Heureusement, une nouvelle race d'honnêtes hommes amoureux serait en train de voir le jour. Et, bonne nouvelle, le jeune et joli philosophe célibataire Vincent Cespédès, dans son dernier ouvrage, Les hommes expliqués aux femmes(ed. flammarion), prophétise que l'homme de demain sera meilleur que celui d'hier.
Vincent Cespédès
Adieu donc, les gros bébé capricieux qui traquent l'amour virtuel sur Facebook.... Quel est le portrait-robot du mâle nouveau? James Mc Nulty,répond sans hésiter le philosophe. Qui ça? Le policier fatigué de la série "The Wire", qui traque les truands et promène un air paumé, comble de la virilité. Un anti-Clooney, pas spiritueux pour deux sous. " C'est en assument leurs faiblesses que les hommes deviennent de plus en plus charmant, je l'observe autour de moi" affirme Vincent Cespédès.
Le voilà, le secret: les hommes prêts pour l'amour ne se mentent pas à eux-mêmes, ils ne cherchent pas à être raccord avec le grand casting publicitaire de mâle dominant.
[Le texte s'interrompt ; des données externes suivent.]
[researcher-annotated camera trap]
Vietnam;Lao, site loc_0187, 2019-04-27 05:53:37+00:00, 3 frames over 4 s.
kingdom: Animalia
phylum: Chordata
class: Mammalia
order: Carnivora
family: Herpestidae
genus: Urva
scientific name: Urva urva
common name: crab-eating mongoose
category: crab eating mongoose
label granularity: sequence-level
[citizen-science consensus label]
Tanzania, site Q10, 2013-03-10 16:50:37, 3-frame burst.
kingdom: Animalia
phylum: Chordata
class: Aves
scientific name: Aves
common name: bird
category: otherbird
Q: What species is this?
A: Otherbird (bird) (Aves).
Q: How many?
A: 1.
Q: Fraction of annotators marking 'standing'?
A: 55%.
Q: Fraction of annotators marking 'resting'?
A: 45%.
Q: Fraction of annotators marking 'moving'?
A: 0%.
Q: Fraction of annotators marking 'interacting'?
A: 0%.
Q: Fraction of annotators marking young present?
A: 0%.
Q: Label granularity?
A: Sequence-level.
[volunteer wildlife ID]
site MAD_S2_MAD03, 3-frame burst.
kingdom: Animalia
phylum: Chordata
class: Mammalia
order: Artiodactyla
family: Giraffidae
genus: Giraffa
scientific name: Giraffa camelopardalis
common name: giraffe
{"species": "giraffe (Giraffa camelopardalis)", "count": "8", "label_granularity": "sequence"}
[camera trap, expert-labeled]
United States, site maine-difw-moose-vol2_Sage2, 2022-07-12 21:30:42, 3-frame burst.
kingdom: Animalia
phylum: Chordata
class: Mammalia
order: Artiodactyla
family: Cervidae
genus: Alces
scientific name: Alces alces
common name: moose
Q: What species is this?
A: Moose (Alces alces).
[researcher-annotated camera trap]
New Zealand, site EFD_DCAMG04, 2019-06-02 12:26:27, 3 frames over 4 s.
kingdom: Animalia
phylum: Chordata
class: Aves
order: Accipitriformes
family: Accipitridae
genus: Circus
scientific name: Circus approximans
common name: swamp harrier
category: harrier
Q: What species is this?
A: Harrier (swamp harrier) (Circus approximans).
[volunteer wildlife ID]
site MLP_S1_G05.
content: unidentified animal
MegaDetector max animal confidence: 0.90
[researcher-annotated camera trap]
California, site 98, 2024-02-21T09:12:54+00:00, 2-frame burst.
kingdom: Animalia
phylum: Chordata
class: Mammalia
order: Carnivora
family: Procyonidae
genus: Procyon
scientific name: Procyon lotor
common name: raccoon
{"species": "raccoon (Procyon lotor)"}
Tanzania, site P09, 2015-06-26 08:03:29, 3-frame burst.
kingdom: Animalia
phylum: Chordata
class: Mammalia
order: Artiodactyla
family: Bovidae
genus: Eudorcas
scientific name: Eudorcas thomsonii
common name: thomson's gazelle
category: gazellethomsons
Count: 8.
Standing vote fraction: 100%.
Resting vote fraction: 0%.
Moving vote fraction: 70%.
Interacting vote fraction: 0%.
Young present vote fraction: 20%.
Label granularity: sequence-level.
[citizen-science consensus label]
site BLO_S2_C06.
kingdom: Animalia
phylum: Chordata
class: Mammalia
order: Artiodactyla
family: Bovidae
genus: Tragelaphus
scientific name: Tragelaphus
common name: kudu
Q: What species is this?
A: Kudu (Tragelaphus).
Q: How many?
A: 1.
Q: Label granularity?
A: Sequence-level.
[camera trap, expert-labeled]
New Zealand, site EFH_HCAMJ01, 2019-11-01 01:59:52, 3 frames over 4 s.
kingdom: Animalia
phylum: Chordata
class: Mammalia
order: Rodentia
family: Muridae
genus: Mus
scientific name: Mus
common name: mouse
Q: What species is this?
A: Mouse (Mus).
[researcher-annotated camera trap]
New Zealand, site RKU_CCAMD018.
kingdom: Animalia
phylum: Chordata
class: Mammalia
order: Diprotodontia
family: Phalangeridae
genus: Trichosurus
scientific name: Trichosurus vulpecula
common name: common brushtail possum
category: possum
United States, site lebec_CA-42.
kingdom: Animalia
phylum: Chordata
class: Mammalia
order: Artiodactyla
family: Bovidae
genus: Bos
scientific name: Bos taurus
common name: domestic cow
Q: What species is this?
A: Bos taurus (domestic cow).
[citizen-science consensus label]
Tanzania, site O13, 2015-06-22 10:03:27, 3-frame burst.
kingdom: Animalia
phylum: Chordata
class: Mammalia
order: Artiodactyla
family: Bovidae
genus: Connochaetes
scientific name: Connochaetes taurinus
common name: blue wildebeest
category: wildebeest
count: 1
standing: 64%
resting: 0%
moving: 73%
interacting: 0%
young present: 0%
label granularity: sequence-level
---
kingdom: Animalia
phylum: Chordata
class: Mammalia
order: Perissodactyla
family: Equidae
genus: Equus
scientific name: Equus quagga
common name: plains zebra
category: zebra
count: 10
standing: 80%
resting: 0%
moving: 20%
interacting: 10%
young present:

Ce sont des gentlemen désobéissants et c'est à cette seule condition -être en paix avec leur virilité- qu'ils pourront entrer en phase avec leurs émotions !
Combien de temps encore pour que tous ces Tanguy qui ont la flemmardise de s'investir découvrent la meilleure part d'eux mêmes? Il faut dire que la marche s'annonce difficile: il leur faudra apprendre à être moins possessifs, moins obsédés par la performance, plus féminin, plus curieux de leur bien-aimée et fidèles par amour et non pas par obligations.... C'est, dans les grandes lignes, la définition de cet homme idéal. Quelques indices pour le reconnaître? On devrait lire un sourire bienveillant sur son visage apaisé.